Speaking of difference, a few words on the seemingly altered face of Dolores Del Rio (above) as the dancer who has Jolson and Dick Powell mooning over her, but who loves only disinterested Cortez. I know she's beautiful or whatever but her face creeps me out. The sunken skull eyes, tiny bump of a nose, razor cheekbones, etc. She's like death incarnate... at least in this film. When the blunt cops in L.A. CONFIDENTIAL use the vile phrase 'cut' to describe plastic surgery (Kim Basinger plays a girl "cut to look like Veronica Lake"), I think of Del Rio, and vice versa.

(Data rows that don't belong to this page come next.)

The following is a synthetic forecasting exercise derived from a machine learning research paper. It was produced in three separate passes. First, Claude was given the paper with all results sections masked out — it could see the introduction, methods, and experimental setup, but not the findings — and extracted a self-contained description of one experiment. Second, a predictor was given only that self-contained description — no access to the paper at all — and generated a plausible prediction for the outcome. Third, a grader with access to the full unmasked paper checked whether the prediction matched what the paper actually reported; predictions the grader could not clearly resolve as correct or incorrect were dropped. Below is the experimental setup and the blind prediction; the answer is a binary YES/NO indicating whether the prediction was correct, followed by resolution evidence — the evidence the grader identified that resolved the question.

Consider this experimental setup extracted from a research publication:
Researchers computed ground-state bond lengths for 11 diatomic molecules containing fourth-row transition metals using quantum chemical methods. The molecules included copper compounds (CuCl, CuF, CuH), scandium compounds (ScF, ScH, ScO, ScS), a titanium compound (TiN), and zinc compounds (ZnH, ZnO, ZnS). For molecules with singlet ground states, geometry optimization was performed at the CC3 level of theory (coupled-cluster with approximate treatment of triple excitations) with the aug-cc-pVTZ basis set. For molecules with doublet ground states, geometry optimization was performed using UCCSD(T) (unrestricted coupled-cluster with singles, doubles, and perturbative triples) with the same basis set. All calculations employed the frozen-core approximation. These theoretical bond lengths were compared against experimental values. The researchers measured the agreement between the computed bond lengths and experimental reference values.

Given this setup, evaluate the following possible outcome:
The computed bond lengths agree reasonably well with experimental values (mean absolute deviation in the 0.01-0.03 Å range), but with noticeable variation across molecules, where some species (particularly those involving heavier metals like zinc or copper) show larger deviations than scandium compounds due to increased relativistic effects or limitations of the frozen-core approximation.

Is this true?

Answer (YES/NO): NO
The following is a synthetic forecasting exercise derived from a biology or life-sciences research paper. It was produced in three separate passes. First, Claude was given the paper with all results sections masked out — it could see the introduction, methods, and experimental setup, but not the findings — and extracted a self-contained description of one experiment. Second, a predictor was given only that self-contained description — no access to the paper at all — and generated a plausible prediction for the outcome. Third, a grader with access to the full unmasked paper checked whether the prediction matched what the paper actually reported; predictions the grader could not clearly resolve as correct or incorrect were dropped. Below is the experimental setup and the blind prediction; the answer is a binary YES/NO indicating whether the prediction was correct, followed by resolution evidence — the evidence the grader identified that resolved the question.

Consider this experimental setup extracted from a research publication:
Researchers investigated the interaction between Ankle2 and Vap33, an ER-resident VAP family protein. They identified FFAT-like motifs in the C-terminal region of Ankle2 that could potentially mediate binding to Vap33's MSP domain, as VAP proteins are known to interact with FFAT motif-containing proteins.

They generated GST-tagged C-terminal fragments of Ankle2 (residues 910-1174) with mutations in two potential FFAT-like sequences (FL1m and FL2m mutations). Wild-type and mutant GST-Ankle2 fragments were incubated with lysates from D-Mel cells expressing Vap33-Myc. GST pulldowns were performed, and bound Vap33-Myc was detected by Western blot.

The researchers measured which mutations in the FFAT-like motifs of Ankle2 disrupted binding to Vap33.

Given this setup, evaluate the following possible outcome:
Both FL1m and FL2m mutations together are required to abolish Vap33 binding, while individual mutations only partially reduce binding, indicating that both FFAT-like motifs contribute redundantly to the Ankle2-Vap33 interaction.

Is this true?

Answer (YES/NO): NO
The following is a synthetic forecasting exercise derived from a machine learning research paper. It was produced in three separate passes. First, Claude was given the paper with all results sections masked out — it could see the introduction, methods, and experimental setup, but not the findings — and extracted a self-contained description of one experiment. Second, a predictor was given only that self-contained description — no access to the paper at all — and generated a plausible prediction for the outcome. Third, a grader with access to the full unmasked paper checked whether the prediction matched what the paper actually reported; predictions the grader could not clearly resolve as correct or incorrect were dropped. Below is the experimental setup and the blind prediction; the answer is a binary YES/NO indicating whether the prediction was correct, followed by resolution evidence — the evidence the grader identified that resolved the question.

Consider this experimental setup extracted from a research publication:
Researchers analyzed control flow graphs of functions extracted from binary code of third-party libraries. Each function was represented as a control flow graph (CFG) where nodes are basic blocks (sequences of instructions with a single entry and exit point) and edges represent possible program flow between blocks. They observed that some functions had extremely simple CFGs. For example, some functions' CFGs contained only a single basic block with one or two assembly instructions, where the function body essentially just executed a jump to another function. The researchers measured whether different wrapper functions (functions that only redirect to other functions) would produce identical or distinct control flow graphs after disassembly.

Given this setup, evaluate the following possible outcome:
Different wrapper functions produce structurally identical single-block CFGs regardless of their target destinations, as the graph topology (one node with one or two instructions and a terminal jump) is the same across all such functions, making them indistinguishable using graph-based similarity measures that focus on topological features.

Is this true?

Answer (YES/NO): YES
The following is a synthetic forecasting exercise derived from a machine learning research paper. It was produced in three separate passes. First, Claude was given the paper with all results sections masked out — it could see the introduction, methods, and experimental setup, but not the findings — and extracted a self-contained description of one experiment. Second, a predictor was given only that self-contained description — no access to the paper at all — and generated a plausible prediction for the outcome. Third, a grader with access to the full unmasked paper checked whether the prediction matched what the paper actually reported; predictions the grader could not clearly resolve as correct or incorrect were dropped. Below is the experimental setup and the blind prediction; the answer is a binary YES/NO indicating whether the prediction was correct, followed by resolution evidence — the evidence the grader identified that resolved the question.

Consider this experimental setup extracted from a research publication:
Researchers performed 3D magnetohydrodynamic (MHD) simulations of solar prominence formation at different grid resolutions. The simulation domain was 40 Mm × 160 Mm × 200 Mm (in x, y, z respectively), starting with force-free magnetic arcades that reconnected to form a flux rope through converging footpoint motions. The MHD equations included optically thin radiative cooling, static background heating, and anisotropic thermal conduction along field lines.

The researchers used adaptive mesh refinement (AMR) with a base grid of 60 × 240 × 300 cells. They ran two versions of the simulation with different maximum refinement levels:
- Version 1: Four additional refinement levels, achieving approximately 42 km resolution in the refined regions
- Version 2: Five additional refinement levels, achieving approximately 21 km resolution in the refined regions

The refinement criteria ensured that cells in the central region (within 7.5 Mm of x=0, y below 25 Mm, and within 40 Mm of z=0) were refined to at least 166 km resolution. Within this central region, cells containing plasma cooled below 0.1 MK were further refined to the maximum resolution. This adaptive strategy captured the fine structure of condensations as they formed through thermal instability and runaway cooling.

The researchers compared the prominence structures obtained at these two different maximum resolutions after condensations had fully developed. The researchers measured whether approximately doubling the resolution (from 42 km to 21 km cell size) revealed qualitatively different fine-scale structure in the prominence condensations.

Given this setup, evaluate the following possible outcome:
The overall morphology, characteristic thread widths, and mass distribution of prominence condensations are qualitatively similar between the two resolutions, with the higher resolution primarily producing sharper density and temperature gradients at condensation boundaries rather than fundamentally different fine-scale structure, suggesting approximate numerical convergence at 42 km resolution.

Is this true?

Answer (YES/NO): NO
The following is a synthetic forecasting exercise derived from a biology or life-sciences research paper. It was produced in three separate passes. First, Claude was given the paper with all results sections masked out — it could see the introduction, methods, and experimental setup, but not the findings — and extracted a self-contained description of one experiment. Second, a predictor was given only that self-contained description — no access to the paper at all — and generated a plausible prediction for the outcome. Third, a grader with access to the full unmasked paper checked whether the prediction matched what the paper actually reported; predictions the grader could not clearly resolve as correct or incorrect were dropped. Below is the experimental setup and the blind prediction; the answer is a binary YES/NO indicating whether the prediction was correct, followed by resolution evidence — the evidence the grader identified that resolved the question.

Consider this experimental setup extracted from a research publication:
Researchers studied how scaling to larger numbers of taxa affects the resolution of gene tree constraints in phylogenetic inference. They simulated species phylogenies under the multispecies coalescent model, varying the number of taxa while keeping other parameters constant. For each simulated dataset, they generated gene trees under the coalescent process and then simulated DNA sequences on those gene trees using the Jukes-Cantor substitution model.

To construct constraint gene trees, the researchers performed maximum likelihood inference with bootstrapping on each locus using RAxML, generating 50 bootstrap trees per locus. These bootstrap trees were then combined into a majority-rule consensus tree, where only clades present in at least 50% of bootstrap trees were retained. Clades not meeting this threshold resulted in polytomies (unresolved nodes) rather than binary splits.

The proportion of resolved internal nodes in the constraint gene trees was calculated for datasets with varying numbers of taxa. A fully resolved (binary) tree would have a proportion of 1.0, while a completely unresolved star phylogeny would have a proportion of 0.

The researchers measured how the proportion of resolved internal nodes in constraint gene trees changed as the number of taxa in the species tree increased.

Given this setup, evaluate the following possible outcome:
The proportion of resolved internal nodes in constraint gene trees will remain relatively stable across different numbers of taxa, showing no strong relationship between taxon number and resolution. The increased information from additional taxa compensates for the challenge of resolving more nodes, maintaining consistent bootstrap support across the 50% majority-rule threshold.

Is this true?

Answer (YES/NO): NO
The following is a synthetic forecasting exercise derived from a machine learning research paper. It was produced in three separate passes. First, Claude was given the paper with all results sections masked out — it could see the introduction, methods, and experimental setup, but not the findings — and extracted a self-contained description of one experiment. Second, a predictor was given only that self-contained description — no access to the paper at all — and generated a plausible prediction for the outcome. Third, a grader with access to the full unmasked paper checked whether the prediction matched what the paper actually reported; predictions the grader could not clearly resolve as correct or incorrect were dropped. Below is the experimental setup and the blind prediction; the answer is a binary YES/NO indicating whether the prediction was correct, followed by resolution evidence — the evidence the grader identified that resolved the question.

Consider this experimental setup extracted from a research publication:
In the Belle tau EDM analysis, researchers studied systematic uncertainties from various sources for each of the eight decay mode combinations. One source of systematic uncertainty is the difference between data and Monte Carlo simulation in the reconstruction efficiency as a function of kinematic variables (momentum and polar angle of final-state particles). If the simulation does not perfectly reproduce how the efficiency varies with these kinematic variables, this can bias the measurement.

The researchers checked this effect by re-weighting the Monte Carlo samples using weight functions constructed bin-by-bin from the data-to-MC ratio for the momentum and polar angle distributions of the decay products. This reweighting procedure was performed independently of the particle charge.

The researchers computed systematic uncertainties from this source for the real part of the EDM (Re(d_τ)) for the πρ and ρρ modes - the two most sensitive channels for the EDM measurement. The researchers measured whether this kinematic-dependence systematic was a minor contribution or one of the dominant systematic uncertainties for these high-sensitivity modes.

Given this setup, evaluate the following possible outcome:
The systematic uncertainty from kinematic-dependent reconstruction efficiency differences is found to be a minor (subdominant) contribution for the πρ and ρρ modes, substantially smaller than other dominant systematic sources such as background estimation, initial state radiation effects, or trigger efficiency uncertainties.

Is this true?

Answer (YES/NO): NO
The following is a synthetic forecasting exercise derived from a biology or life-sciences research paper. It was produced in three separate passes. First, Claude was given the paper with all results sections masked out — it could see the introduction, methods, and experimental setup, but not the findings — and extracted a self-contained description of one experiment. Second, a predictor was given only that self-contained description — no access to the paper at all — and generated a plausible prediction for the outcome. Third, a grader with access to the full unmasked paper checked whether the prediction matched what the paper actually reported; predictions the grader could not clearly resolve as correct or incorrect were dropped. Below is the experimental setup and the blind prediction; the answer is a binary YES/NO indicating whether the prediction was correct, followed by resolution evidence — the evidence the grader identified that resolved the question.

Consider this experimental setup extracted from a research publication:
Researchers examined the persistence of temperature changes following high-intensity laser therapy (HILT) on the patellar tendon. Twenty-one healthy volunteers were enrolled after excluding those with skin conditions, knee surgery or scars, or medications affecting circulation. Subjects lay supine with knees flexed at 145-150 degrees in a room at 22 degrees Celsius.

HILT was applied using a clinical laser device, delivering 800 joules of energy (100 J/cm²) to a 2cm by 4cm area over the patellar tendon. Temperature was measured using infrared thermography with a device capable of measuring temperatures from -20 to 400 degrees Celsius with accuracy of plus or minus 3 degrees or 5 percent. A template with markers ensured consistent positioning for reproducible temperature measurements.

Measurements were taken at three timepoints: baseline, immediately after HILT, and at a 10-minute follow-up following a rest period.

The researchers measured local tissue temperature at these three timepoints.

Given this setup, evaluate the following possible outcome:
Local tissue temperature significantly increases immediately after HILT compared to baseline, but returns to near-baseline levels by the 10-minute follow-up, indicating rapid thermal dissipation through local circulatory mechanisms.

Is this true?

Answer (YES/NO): NO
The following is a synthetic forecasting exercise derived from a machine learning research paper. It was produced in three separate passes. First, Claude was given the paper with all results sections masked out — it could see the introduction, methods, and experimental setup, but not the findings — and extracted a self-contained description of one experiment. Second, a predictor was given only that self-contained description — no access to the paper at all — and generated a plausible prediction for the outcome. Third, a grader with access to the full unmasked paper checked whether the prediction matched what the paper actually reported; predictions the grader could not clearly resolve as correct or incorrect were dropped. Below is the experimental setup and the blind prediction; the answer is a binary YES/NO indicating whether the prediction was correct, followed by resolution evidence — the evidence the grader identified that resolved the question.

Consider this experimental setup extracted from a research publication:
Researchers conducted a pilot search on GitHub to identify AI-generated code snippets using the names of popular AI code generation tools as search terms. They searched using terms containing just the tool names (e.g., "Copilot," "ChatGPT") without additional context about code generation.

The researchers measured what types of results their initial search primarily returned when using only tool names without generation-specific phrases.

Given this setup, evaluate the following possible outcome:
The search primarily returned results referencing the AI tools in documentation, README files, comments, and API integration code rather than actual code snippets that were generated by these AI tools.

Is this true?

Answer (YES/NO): NO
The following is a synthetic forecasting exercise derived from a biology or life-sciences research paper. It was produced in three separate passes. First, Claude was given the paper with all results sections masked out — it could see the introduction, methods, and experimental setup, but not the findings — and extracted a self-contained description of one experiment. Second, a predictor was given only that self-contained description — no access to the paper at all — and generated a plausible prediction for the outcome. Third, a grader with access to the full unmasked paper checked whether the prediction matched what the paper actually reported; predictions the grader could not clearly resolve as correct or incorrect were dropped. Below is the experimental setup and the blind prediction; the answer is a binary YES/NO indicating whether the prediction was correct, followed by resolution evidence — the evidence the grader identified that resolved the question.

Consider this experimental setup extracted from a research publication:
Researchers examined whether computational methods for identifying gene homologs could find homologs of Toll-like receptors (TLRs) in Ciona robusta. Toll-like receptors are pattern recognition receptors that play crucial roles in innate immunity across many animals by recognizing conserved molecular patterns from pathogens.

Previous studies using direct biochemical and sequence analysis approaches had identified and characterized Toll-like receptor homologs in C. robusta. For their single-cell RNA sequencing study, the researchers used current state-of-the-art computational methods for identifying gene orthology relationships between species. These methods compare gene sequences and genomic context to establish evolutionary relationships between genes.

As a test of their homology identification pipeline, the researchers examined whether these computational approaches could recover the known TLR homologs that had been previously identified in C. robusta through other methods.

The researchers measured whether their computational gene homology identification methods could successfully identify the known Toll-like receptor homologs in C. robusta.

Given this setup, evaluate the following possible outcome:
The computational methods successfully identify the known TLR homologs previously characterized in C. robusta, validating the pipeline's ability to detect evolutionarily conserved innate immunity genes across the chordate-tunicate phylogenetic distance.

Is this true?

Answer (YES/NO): NO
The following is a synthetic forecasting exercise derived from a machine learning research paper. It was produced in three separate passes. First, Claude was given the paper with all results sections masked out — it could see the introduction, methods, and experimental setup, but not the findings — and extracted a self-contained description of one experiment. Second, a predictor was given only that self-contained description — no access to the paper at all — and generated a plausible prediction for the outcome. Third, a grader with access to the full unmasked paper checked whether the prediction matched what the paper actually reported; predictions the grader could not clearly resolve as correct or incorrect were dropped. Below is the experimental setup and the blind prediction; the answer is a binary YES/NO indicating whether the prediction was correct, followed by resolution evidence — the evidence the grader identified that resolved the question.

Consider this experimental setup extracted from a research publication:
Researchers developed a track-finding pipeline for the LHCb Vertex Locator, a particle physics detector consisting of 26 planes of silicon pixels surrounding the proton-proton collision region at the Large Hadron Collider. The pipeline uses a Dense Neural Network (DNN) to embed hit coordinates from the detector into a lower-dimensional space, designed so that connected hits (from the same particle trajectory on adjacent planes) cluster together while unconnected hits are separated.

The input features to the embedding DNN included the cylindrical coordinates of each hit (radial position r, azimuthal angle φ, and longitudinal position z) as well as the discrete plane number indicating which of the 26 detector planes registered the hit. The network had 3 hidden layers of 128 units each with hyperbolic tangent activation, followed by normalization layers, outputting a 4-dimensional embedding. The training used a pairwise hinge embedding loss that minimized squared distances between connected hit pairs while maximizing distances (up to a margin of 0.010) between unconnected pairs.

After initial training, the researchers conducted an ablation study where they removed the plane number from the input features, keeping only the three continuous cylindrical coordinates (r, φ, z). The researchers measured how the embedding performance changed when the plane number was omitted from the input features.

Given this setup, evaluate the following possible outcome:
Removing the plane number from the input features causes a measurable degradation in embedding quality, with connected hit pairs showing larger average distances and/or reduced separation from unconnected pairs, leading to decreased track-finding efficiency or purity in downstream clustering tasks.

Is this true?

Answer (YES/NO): NO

In fact, and I hope the photo above bears me out, she's halfway to looking like Allida Valli in Les yeux sans visage (below). And the very fact that Jolson is still clinging to this hoary old Lon Chaney-style masochist cinema, where the ugly deformed performer sacrifices himself (so the plasticine dish can run away with the callow spoon) shows a terminal example of self-directed racism that's an illuminating mirror into the self-hatred of one's own image as 'other' even as one clings to it like a life raft. In a way he'd be ideal as the evil plastic surgeon in visage... slowly reducing his love's face to a featureless taut skin skull... "this time I'll burn all the animal out of her!"

This aspect, apologizing for one's unforgivable ethnicity and imperfections--bad teeth or big nose or wrinkles or thin lips--is mostly gone now. If someone wants surgery they have it, but we're intolerant of all hate crimes, even self-hate crimes... the bleaching and 'cutting' of Michael Jackson being a very public cautionary tale.


And the freak otherness doesn't even begin to end there: as the socialite craving the Gigolo, Kay Francis is at her most eerily caricature-like: that alabaster skin, triangle mouth and round fleshy head make her seem like 1930s Warner Brothers cartoon of herself or some drawing on the cover of a cigar box. I don't mean that as a jab either (I'm a huge Francis fan), but just trying to corral all the jarring elements of this extraordinarily bizarre art deco cubist face, and the way it seems to signify all the amorphous wrongness floating through the film, the International House anti-matter, the feeling that the foundations of Hollywood personae are crumbling right and left as Breen's brown-shirt inquisitors are kicking down the door.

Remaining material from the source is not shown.